◆ The records
╔══

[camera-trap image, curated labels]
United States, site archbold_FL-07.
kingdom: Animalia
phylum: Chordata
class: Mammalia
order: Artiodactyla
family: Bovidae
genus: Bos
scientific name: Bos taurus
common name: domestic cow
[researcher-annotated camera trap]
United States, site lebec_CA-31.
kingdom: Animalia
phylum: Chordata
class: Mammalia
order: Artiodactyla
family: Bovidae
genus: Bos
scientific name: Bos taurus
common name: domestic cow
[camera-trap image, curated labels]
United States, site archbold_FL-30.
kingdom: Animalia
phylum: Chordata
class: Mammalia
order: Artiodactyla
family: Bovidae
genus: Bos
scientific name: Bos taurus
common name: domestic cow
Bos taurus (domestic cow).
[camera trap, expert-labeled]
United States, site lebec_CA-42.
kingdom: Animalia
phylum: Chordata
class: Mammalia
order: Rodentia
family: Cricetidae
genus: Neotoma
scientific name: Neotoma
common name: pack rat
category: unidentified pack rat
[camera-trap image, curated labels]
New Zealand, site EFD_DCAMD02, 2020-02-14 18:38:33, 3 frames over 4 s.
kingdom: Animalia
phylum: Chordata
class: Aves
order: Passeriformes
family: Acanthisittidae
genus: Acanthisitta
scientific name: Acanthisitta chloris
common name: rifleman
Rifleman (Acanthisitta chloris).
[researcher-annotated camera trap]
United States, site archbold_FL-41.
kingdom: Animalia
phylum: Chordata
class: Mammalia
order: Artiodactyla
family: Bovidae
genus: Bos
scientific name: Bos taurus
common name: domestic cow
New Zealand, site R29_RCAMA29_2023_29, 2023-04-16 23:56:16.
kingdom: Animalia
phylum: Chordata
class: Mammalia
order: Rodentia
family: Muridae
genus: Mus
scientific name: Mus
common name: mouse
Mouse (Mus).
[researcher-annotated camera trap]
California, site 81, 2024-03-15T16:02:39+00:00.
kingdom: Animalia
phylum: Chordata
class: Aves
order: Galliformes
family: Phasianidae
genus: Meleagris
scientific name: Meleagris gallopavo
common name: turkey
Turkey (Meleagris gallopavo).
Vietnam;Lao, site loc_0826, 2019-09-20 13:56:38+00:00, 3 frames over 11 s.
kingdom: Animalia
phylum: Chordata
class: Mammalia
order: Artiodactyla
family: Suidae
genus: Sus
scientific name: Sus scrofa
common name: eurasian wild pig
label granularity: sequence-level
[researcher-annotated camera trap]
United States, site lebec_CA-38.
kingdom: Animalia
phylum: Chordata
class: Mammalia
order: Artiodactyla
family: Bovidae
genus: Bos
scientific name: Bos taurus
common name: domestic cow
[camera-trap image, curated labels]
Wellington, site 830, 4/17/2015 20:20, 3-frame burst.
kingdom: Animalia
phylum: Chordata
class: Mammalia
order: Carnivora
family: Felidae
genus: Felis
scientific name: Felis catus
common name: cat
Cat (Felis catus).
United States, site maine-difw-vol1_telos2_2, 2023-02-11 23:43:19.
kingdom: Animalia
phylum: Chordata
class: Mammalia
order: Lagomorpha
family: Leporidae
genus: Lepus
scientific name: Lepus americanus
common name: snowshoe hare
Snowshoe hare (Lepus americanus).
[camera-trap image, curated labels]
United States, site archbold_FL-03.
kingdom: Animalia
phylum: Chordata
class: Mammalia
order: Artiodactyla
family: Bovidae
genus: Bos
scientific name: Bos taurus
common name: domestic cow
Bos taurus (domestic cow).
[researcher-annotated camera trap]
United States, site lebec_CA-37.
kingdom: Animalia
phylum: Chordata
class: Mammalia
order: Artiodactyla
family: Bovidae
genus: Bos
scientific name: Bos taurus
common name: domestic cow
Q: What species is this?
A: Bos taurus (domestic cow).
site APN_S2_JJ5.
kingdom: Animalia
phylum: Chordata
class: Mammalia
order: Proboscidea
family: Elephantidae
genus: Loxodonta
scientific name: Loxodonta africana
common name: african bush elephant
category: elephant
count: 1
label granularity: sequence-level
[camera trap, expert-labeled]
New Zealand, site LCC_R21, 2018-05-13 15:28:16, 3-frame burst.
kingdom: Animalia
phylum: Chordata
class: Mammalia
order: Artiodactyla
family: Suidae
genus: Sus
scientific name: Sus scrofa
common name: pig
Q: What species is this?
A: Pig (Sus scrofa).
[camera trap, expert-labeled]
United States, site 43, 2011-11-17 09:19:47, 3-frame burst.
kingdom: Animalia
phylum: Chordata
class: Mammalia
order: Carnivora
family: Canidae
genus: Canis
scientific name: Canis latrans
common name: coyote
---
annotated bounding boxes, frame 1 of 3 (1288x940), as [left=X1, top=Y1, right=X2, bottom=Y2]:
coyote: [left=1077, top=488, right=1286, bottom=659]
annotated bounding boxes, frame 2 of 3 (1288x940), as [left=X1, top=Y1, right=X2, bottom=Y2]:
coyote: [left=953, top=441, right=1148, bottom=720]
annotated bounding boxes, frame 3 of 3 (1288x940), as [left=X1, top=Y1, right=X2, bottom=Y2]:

╚══

For this exercise, set down all of the entries again word for word.

◆ Task output
[camera-trap image, curated labels]
United States, site archbold_FL-07.
kingdom: Animalia
phylum: Chordata
class: Mammalia
order: Artiodactyla
family: Bovidae
genus: Bos
scientific name: Bos taurus
common name: domestic cow
[researcher-annotated camera trap]
United States, site lebec_CA-31.
kingdom: Animalia
phylum: Chordata
class: Mammalia
order: Artiodactyla
family: Bovidae
genus: Bos
scientific name: Bos taurus
common name: domestic cow
[camera-trap image, curated labels]
United States, site archbold_FL-30.
kingdom: Animalia
phylum: Chordata
class: Mammalia
order: Artiodactyla
family: Bovidae
genus: Bos
scientific name: Bos taurus
common name: domestic cow
Bos taurus (domestic cow).
[camera trap, expert-labeled]
United States, site lebec_CA-42.
kingdom: Animalia
phylum: Chordata
class: Mammalia
order: Rodentia
family: Cricetidae
genus: Neotoma
scientific name: Neotoma
common name: pack rat
category: unidentified pack rat
[camera-trap image, curated labels]
New Zealand, site EFD_DCAMD02, 2020-02-14 18:38:33, 3 frames over 4 s.
kingdom: Animalia
phylum: Chordata
class: Aves
order: Passeriformes
family: Acanthisittidae
genus: Acanthisitta
scientific name: Acanthisitta chloris
common name: rifleman
Rifleman (Acanthisitta chloris).
[researcher-annotated camera trap]
United States, site archbold_FL-41.
kingdom: Animalia
phylum: Chordata
class: Mammalia
order: Artiodactyla
family: Bovidae
genus: Bos
scientific name: Bos taurus
common name: domestic cow
New Zealand, site R29_RCAMA29_2023_29, 2023-04-16 23:56:16.
kingdom: Animalia
phylum: Chordata
class: Mammalia
order: Rodentia
family: Muridae
genus: Mus
scientific name: Mus
common name: mouse
Mouse (Mus).
[researcher-annotated camera trap]
California, site 81, 2024-03-15T16:02:39+00:00.
kingdom: Animalia
phylum: Chordata
class: Aves
order: Galliformes
family: Phasianidae
genus: Meleagris
scientific name: Meleagris gallopavo
common name: turkey
Turkey (Meleagris gallopavo).
Vietnam;Lao, site loc_0826, 2019-09-20 13:56:38+00:00, 3 frames over 11 s.
kingdom: Animalia
phylum: Chordata
class: Mammalia
order: Artiodactyla
family: Suidae
genus: Sus
scientific name: Sus scrofa
common name: eurasian wild pig
label granularity: sequence-level
[researcher-annotated camera trap]
United States, site lebec_CA-38.
kingdom: Animalia
phylum: Chordata
class: Mammalia
order: Artiodactyla
family: Bovidae
genus: Bos
scientific name: Bos taurus
common name: domestic cow
[camera-trap image, curated labels]
Wellington, site 830, 4/17/2015 20:20, 3-frame burst.
kingdom: Animalia
phylum: Chordata
class: Mammalia
order: Carnivora
family: Felidae
genus: Felis
scientific name: Felis catus
common name: cat
Cat (Felis catus).
United States, site maine-difw-vol1_telos2_2, 2023-02-11 23:43:19.
kingdom: Animalia
phylum: Chordata
class: Mammalia
order: Lagomorpha
family: Leporidae
genus: Lepus
scientific name: Lepus americanus
common name: snowshoe hare
Snowshoe hare (Lepus americanus).
[camera-trap image, curated labels]
United States, site archbold_FL-03.
kingdom: Animalia
phylum: Chordata
class: Mammalia
order: Artiodactyla
family: Bovidae
genus: Bos
scientific name: Bos taurus
common name: domestic cow
Bos taurus (domestic cow).
[researcher-annotated camera trap]
United States, site lebec_CA-37.
kingdom: Animalia
phylum: Chordata
class: Mammalia
order: Artiodactyla
family: Bovidae
genus: Bos
scientific name: Bos taurus
common name: domestic cow
Q: What species is this?
A: Bos taurus (domestic cow).
site APN_S2_JJ5.
kingdom: Animalia
phylum: Chordata
class: Mammalia
order: Proboscidea
family: Elephantidae
genus: Loxodonta
scientific name: Loxodonta africana
common name: african bush elephant
category: elephant
count: 1
label granularity: sequence-level
[camera trap, expert-labeled]
New Zealand, site LCC_R21, 2018-05-13 15:28:16, 3-frame burst.
kingdom: Animalia
phylum: Chordata
class: Mammalia
order: Artiodactyla
family: Suidae
genus: Sus
scientific name: Sus scrofa
common name: pig
Q: What species is this?
A: Pig (Sus scrofa).
[camera trap, expert-labeled]
United States, site 43, 2011-11-17 09:19:47, 3-frame burst.
kingdom: Animalia
phylum: Chordata
class: Mammalia
order: Carnivora
family: Canidae
genus: Canis
scientific name: Canis latrans
common name: coyote
---
annotated bounding boxes, frame 1 of 3 (1288x940), as [left=X1, top=Y1, right=X2, bottom=Y2]:
coyote: [left=1077, top=488, right=1286, bottom=659]
annotated bounding boxes, frame 2 of 3 (1288x940), as [left=X1, top=Y1, right=X2, bottom=Y2]:
coyote: [left=953, top=441, right=1148, bottom=720]
annotated bounding boxes, frame 3 of 3 (1288x940), as [left=X1, top=Y1, right=X2, bottom=Y2]:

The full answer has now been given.